Instructions to follow: Which lines below contain the string "lens"? Copy out each of them in full, treating uppercase and lowercase as different.

Working data:
◆ ◆ ◆ ◆ ◆ ◆ ◆

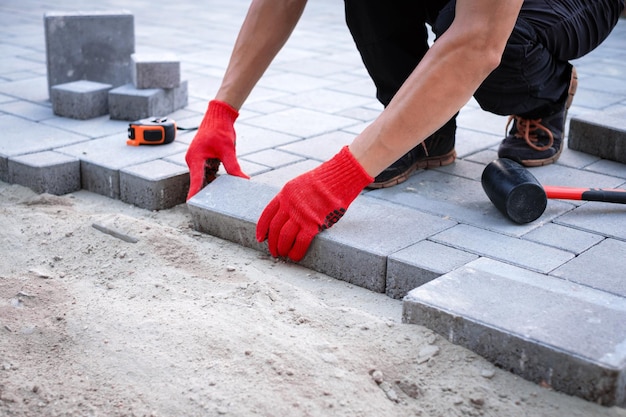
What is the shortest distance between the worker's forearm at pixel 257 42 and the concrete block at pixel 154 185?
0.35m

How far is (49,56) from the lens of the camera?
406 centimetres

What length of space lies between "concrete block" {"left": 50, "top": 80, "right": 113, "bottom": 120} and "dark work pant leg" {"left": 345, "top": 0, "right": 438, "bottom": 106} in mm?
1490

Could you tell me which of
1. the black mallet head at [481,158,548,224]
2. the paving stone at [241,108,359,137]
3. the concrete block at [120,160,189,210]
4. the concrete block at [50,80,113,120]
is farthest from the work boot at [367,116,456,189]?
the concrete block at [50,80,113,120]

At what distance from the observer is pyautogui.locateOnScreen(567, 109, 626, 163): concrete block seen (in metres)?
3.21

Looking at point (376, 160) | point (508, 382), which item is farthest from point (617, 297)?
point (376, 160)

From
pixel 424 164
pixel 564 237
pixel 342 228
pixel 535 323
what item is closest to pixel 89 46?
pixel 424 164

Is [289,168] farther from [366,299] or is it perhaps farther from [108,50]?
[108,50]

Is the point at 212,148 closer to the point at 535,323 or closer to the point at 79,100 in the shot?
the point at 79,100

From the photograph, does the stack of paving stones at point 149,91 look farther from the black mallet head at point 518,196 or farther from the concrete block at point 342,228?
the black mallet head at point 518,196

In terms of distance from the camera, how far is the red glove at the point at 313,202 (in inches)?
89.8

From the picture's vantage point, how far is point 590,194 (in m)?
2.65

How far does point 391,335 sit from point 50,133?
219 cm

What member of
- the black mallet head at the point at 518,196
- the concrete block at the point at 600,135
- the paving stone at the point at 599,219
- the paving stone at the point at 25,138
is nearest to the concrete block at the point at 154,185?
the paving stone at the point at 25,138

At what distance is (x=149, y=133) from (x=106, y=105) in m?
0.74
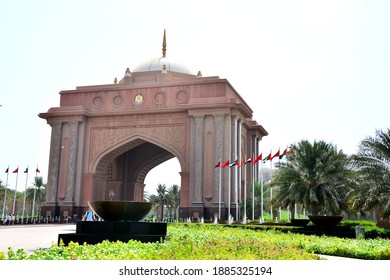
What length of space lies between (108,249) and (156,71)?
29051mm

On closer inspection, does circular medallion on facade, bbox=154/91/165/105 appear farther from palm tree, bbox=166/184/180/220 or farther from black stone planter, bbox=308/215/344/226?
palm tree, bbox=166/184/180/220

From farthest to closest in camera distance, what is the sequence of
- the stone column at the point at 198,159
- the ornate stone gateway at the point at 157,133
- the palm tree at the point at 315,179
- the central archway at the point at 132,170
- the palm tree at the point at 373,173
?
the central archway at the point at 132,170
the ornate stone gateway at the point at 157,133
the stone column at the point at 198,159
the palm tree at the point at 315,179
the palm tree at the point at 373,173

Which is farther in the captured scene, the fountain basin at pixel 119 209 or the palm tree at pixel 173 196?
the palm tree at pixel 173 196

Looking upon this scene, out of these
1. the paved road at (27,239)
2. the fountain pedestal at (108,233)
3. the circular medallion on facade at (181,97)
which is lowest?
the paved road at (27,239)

◆ ◆ ◆ ◆ ◆ ◆ ◆

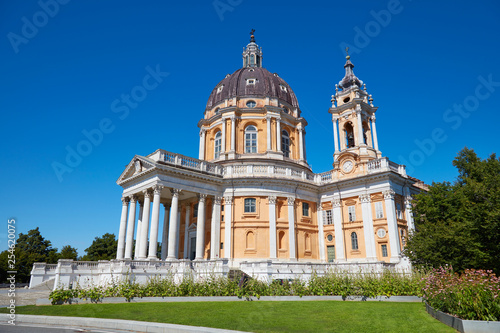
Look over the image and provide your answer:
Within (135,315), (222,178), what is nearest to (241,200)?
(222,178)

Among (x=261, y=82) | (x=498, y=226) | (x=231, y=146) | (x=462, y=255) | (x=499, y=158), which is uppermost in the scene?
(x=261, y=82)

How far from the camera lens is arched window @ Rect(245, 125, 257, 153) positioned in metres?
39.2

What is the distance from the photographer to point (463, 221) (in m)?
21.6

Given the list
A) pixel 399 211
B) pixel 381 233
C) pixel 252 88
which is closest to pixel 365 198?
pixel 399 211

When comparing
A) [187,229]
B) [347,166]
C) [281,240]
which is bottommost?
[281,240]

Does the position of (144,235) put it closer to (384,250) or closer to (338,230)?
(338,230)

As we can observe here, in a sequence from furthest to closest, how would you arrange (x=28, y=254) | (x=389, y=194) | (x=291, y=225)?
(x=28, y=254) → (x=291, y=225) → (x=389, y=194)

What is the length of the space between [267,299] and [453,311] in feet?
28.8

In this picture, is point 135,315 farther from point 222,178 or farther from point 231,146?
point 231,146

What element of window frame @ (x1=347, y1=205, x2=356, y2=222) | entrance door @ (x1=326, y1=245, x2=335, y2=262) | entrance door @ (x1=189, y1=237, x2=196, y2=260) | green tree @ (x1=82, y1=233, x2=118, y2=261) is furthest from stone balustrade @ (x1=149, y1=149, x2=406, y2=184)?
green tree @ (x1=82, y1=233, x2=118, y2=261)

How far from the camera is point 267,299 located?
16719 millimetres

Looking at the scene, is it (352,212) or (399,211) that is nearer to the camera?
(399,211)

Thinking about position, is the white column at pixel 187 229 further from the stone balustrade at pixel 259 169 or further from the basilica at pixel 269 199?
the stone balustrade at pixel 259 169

◆ ◆ ◆ ◆ ◆ ◆ ◆

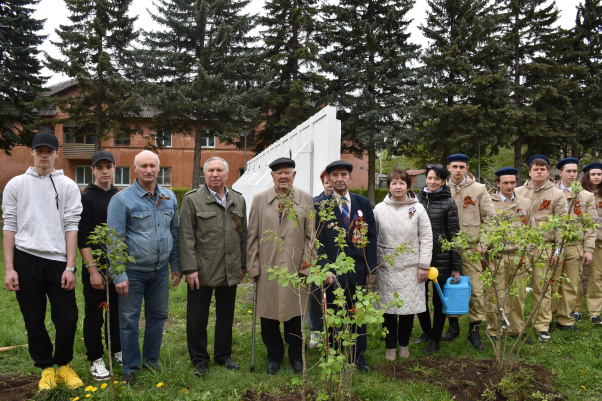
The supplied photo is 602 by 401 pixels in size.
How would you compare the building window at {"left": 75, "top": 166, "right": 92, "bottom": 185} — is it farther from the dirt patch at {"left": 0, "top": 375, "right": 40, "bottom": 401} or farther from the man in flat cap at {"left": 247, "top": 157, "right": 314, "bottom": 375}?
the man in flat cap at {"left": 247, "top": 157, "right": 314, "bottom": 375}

◆ ◆ ◆ ◆ ◆ ◆ ◆

Solved exercise:
How far is (49,56) from the lens of the camera?
How far from the camera lens is arched window @ Rect(245, 125, 257, 153) positioned in metres?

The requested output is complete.